Many seroepidemiological studies were done for detecting Neospora caninum infection in dogs worldwide [2]. Seropositivity in dogs is a primarily indicator for a past or recent contact with the parasite, but cannot be correlated to shedding of oocysts. The majority of dogs shedding N. caninum oocysts after experimental infection do not seroconvert in serologic examination [12,13,18-20]. Therefore, it is important to properly identify the N. caninum oocysts in fecal samples. So far, there are only a few reports of N. caninum oocyst shedding by naturally infected dogs [21-24]. In this study, HNLO were found only in 4 fecal samples of farm dogs, and also, DNA of Neospora was detected in 2 of them by N. caninum-specific PCR. The DNA of Neospora or N. caninum oocysts in the fecal samples may be due to feeding of fresh and uncooked infected meat. For confirmation, it was need to isolate parasites in bioassay examination or cell culture. Gerbils are highly susceptible to infection with oocysts of various N. caninum isolates [14]. Trees et al. [25] observed that the inoculation of approximately 1 N. caninum oocyst was sufficient to induce a N. caninum-specific antibody response in gerbils. However, because of unavailability of gerbils during the study, we used calves in bioassay examinations. Some studies were shown that challenge with 300-600 oocysts of N. caninum could induce N. caninum-specific antibodies in calves [20, 25-27]. In the present study, all calves were remained seronegative to N. caninum before and after oral inoculation of oocysts from positive fecal samples. It seems that the dose of Neospora oocysts may have been too low to induce immune responses or there may have been no Neospora oocysts in the given fecal samples.

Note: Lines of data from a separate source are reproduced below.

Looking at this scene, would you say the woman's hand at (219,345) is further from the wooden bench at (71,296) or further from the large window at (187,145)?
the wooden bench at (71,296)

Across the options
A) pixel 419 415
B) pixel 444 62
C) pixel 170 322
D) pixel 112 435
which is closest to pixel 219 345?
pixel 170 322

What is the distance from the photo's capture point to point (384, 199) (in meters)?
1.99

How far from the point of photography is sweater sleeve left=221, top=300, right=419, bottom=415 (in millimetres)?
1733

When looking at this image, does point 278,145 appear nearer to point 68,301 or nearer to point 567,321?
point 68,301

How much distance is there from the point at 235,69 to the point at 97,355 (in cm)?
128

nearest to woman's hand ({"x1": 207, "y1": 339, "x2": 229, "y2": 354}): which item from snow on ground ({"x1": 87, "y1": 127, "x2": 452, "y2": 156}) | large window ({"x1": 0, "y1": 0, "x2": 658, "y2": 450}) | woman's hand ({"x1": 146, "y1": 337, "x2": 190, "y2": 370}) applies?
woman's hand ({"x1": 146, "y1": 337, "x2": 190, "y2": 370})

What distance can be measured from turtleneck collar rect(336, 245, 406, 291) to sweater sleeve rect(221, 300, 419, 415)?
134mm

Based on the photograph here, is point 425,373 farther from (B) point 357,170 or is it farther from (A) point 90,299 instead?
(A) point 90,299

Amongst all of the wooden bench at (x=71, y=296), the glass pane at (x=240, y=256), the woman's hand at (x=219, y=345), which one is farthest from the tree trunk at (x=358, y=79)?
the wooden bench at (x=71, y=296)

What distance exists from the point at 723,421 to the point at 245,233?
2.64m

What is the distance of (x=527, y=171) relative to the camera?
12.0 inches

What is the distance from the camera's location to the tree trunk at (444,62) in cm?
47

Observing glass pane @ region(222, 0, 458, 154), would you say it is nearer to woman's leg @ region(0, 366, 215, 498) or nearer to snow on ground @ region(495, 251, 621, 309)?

In conclusion, HNLO were found only in farm dogs and 2 of fecal samples revealed positive reactions to Neospora-PCR. This result shows that the presence of farm dogs may be a risk factor for N. caninum infection in dairy farms in Mashhad area, Iran. However, to confirm this hypothesis, a further molecular characterization of extracted DNA and isolation of parasites in gerbil bioassay or in cell culture is needed.